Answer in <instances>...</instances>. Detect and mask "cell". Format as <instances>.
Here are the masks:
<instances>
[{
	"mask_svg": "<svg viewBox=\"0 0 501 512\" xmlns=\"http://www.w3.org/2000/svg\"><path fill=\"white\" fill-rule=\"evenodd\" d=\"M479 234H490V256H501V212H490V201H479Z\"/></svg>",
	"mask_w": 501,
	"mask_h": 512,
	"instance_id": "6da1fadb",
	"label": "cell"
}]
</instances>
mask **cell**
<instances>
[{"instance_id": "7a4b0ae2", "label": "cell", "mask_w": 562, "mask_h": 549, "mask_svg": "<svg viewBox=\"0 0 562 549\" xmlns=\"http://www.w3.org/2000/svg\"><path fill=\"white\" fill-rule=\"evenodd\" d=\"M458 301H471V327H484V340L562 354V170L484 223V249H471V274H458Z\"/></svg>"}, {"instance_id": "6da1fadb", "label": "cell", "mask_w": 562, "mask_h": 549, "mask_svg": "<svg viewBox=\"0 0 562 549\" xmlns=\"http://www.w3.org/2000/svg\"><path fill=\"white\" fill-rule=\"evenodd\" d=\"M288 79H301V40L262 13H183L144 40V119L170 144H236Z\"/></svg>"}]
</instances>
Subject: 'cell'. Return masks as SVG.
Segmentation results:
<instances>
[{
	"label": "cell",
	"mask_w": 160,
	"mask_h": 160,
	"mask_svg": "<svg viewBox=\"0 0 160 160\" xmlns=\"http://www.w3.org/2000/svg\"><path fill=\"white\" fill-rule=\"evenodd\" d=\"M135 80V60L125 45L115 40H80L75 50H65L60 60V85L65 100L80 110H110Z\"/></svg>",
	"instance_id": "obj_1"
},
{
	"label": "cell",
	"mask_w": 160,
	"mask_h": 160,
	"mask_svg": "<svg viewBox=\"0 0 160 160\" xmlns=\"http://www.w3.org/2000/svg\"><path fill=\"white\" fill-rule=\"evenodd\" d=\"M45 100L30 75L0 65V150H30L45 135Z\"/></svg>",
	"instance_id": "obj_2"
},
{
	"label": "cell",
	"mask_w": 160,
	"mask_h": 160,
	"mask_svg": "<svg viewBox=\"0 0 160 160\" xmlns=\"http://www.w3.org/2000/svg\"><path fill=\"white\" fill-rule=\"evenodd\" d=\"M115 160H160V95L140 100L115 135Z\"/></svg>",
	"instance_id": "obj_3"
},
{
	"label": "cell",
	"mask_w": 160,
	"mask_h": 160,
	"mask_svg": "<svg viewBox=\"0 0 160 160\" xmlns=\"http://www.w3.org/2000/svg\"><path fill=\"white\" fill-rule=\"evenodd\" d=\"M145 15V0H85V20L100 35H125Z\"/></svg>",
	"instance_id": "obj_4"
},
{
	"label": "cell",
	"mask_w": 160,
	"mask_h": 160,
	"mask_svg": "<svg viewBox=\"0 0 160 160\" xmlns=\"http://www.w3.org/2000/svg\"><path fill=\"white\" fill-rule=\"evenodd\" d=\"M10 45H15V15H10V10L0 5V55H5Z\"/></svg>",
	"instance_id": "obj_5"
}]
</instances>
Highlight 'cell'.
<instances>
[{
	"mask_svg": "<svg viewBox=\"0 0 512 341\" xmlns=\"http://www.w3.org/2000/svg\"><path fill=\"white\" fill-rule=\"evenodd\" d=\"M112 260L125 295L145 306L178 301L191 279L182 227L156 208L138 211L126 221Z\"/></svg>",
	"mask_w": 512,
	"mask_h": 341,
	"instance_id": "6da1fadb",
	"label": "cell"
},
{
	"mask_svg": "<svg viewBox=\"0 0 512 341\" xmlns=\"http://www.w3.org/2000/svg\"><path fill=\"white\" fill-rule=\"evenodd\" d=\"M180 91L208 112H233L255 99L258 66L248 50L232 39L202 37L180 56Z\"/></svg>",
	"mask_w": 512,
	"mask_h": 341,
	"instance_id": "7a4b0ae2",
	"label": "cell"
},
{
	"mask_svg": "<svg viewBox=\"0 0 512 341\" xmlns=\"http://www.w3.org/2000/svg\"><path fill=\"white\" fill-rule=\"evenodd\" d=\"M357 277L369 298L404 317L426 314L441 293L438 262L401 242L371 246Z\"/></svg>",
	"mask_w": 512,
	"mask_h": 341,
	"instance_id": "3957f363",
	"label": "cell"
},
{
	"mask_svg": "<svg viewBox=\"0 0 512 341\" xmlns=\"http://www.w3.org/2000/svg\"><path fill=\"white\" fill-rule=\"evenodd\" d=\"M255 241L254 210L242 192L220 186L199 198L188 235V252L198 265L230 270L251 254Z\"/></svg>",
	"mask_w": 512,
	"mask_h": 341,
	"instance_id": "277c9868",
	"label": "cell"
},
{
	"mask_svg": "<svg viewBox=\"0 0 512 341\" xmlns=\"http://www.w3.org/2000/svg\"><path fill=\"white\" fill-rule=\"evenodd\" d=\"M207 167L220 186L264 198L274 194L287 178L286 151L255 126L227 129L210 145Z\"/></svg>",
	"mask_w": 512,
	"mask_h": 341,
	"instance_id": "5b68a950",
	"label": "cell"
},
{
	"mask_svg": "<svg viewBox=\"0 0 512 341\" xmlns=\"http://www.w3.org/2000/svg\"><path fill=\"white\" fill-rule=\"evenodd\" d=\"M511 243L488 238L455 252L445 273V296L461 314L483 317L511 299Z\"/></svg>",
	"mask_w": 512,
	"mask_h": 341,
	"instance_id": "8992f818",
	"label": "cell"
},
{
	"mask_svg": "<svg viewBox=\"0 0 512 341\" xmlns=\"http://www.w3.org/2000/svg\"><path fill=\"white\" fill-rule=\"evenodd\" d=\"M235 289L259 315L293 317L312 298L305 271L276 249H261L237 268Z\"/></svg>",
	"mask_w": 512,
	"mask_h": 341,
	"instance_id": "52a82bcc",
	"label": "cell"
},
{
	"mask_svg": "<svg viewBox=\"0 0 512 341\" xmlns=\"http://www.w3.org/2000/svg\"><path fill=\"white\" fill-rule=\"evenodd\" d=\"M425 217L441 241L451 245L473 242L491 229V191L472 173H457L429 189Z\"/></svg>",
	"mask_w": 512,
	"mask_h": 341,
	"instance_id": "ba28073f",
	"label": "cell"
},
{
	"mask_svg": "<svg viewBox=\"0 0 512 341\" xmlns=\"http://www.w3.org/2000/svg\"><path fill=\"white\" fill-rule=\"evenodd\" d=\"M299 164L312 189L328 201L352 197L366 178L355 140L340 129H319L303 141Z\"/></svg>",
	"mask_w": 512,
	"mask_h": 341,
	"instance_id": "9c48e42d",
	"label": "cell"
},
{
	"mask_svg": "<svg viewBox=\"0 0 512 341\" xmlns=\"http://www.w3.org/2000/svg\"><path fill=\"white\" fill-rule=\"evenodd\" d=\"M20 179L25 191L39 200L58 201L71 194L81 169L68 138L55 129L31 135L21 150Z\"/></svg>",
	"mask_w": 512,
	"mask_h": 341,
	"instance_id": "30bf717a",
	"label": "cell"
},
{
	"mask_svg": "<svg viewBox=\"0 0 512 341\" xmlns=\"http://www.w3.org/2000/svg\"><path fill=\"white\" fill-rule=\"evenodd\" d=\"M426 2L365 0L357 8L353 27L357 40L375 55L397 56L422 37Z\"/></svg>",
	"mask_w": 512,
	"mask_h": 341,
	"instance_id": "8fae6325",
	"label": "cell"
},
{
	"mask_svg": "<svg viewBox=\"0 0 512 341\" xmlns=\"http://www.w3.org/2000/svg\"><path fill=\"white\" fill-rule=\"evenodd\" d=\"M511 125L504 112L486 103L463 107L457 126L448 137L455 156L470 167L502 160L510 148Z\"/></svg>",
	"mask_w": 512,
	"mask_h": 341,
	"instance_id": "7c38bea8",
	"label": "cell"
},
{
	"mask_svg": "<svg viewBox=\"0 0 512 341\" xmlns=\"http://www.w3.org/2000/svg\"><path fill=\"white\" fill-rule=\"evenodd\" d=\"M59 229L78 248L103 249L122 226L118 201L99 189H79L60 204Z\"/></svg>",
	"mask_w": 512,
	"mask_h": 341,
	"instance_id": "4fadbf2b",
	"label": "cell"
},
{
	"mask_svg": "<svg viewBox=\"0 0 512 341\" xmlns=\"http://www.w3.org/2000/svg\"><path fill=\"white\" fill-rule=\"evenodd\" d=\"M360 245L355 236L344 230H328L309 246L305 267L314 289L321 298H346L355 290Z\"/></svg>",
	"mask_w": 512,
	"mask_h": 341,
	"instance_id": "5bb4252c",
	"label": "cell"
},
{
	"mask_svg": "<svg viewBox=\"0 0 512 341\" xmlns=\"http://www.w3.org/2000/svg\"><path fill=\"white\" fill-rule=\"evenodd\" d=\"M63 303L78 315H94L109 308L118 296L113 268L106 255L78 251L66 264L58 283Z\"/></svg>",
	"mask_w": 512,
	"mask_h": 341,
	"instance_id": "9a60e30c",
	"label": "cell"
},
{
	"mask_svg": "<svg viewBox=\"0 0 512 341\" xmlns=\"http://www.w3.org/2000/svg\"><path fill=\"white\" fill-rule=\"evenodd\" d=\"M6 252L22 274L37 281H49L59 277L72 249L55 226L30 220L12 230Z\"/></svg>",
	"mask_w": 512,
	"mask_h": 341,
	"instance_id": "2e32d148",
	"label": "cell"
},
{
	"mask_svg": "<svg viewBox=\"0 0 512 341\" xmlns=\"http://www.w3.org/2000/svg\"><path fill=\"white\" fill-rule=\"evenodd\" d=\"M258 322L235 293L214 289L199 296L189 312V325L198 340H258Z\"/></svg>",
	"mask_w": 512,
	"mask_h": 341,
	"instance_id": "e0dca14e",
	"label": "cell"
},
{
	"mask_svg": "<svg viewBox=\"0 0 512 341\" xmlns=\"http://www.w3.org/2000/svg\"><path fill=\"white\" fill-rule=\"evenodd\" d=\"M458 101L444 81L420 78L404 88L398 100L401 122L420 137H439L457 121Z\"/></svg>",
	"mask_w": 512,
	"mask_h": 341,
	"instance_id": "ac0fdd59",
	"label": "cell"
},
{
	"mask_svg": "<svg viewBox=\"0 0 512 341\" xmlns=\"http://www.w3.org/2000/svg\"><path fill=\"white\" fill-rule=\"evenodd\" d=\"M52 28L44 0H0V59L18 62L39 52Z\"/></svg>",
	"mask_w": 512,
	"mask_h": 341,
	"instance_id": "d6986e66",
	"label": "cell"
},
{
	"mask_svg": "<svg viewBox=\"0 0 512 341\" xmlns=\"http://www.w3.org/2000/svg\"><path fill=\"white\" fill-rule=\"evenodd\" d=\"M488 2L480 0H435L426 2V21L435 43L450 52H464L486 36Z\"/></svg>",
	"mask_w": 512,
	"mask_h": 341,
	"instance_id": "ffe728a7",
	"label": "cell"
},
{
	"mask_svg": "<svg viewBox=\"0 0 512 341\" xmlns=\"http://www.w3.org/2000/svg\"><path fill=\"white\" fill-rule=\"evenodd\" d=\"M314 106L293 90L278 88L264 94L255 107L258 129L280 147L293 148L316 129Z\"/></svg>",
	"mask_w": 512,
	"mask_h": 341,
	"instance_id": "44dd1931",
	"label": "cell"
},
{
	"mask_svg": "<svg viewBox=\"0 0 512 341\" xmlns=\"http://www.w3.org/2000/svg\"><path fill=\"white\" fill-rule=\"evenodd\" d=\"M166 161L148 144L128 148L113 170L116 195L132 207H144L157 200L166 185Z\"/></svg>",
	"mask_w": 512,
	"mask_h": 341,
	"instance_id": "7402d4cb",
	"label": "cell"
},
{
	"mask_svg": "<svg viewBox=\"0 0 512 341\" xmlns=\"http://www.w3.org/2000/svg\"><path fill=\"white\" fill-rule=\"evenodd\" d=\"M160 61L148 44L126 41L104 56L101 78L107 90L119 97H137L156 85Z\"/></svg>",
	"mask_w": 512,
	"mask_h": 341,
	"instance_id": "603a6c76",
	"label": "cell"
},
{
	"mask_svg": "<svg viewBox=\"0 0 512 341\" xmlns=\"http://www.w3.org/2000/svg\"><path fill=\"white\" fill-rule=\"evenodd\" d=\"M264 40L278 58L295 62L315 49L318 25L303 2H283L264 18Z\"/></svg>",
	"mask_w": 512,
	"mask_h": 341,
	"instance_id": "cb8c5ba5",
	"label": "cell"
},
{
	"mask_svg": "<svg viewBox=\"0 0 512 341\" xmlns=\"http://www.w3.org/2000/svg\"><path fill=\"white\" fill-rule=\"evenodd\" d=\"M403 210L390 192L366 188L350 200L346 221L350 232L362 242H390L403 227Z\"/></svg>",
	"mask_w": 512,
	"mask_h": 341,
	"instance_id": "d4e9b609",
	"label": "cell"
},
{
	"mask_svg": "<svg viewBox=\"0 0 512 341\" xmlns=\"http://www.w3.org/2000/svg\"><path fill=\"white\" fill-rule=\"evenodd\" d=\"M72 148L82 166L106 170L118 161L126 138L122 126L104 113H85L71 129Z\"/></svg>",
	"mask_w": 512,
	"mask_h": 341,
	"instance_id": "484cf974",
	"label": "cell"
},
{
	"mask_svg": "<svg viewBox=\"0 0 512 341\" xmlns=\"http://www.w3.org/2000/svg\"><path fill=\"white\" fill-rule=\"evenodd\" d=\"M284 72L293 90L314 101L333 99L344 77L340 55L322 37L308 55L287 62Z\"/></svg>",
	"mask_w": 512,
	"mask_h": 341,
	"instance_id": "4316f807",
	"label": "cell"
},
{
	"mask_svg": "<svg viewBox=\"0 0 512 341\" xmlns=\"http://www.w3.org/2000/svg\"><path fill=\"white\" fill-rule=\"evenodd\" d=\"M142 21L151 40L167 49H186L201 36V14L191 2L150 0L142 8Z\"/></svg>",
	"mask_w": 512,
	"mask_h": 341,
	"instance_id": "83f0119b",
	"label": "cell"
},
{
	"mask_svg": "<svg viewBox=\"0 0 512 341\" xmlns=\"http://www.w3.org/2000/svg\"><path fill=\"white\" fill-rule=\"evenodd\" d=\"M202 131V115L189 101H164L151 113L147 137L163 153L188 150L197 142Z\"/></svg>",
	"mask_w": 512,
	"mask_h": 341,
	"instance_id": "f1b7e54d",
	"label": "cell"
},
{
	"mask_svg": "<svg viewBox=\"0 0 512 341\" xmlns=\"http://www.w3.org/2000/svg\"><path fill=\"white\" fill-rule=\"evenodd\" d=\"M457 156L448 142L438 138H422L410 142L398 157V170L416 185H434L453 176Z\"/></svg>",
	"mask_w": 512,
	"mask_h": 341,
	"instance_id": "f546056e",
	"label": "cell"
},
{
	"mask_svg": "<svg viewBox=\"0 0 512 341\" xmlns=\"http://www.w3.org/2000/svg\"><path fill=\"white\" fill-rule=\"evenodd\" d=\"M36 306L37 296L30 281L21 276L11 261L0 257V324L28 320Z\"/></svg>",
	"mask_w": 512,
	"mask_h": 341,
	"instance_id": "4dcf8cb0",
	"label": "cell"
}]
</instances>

**EXERCISE AIM**
Starting at the first line and ending at the line containing "mask **cell**", replace "masks" with "outlines" and leave everything else unchanged. Return only those lines.

**THE OUTPUT**
Answer in <instances>...</instances>. Detect and mask "cell". Format as <instances>.
Here are the outlines:
<instances>
[{
	"mask_svg": "<svg viewBox=\"0 0 501 512\" xmlns=\"http://www.w3.org/2000/svg\"><path fill=\"white\" fill-rule=\"evenodd\" d=\"M479 234H490V256H501V212H490V201H479Z\"/></svg>",
	"mask_w": 501,
	"mask_h": 512,
	"instance_id": "6da1fadb",
	"label": "cell"
}]
</instances>
mask **cell**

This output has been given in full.